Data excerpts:
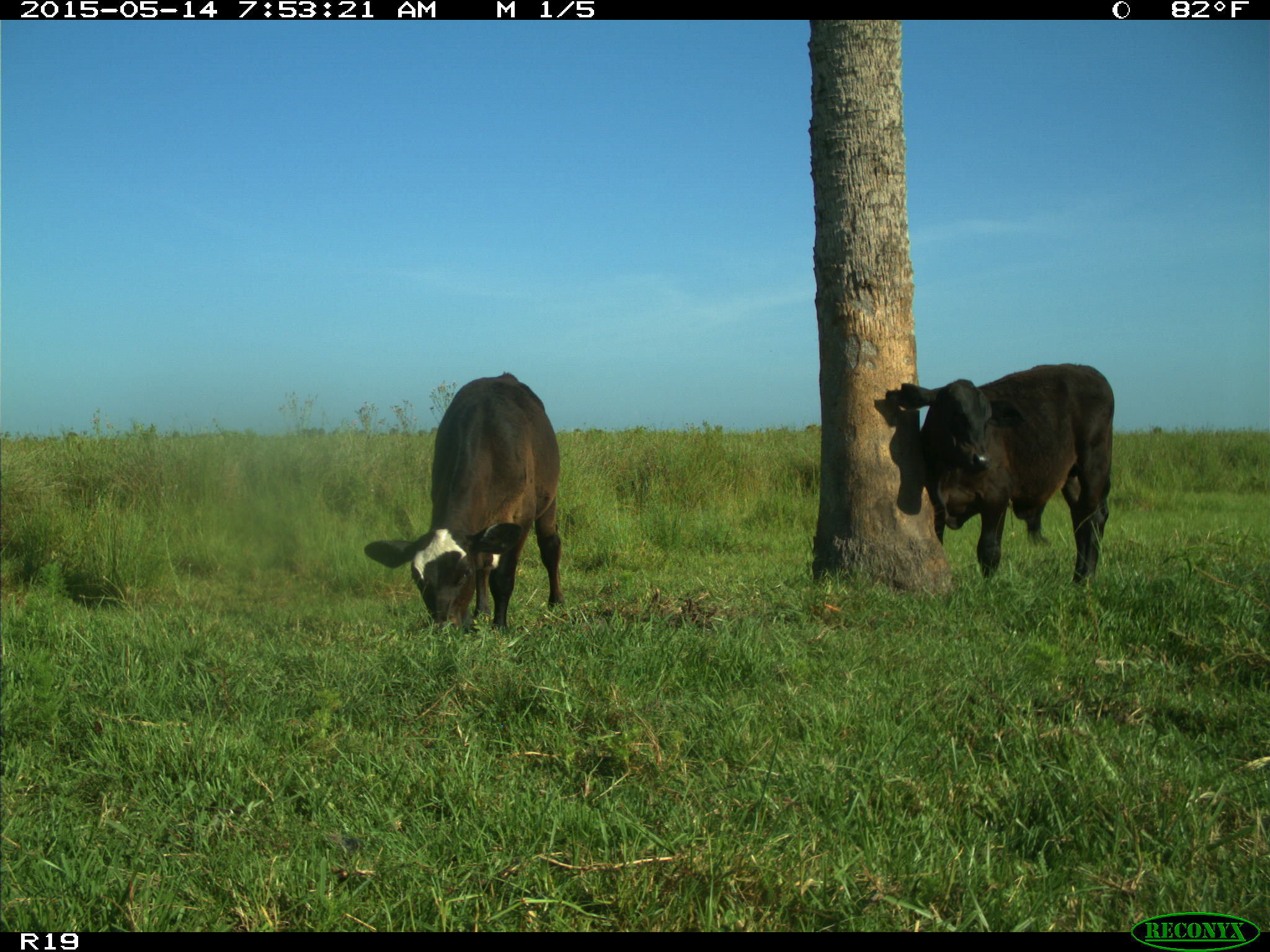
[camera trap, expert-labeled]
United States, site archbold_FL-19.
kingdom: Animalia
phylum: Chordata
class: Mammalia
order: Artiodactyla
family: Bovidae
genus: Bos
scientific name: Bos taurus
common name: domestic cow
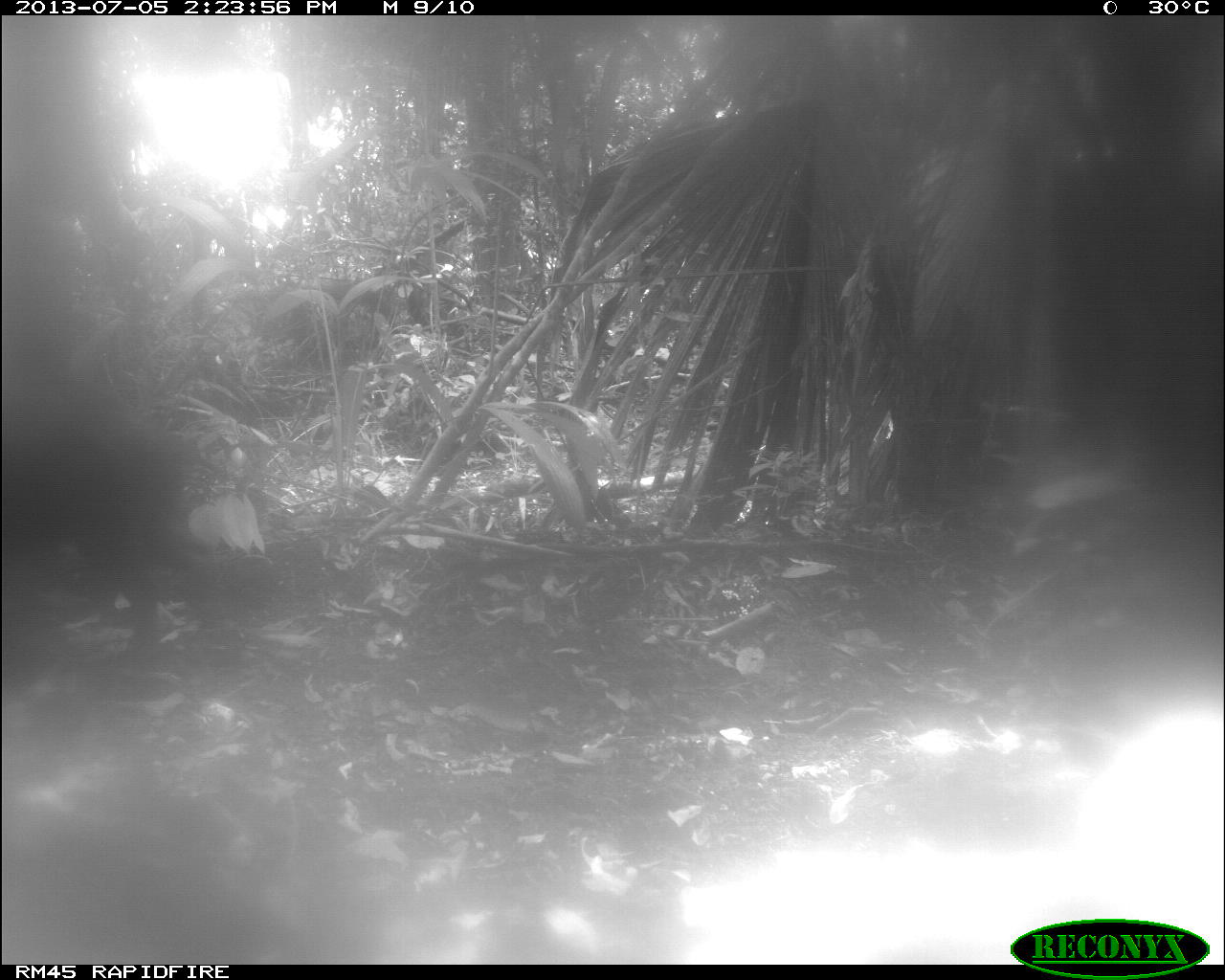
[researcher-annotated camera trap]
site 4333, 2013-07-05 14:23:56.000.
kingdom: Animalia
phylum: Chordata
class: Mammalia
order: Artiodactyla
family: Tayassuidae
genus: Tayassu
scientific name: Tayassu pecari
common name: white-lipped peccary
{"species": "Tayassu pecari (white-lipped peccary)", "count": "1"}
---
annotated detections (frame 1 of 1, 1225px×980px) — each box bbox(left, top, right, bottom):
tayassu pecari: bbox(0, 422, 191, 654)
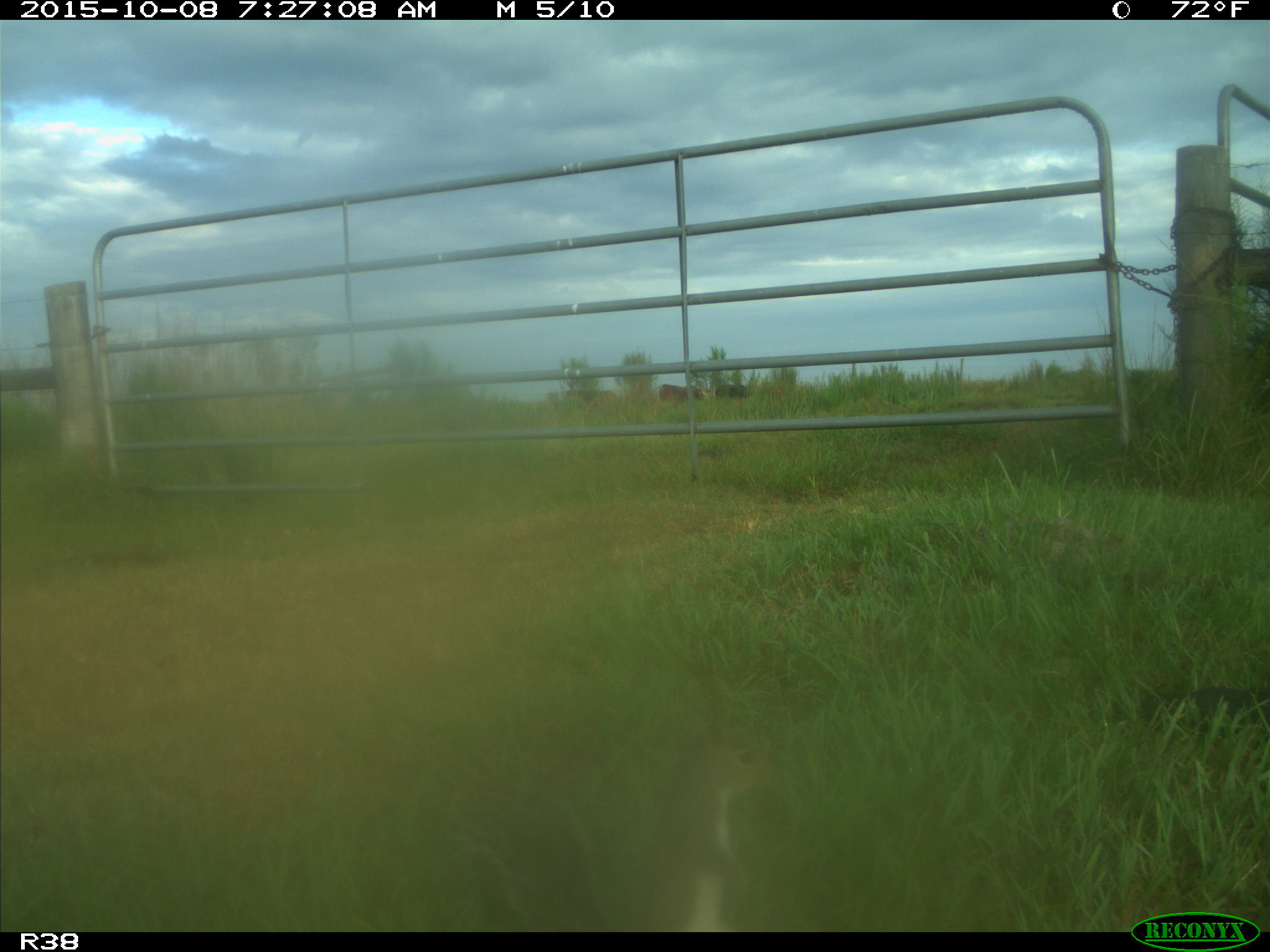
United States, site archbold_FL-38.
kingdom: Animalia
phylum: Chordata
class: Mammalia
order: Rodentia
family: Sciuridae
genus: Sciurus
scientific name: Sciurus carolinensis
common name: eastern gray squirrel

_WHAT YOU SHOULD DO_
Repeat exactly the lines from the one containing "common name: domestic cow" through the last line of the records above, both included, and leave out the pictures.

_TASK SOLUTION_
common name: domestic cow
[researcher-annotated camera trap]
site 4333, 2013-07-05 14:23:56.000.
kingdom: Animalia
phylum: Chordata
class: Mammalia
order: Artiodactyla
family: Tayassuidae
genus: Tayassu
scientific name: Tayassu pecari
common name: white-lipped peccary
{"species": "Tayassu pecari (white-lipped peccary)", "count": "1"}
---
annotated detections (frame 1 of 1, 1225px×980px) — each box bbox(left, top, right, bottom):
tayassu pecari: bbox(0, 422, 191, 654)
United States, site archbold_FL-38.
kingdom: Animalia
phylum: Chordata
class: Mammalia
order: Rodentia
family: Sciuridae
genus: Sciurus
scientific name: Sciurus carolinensis
common name: eastern gray squirrel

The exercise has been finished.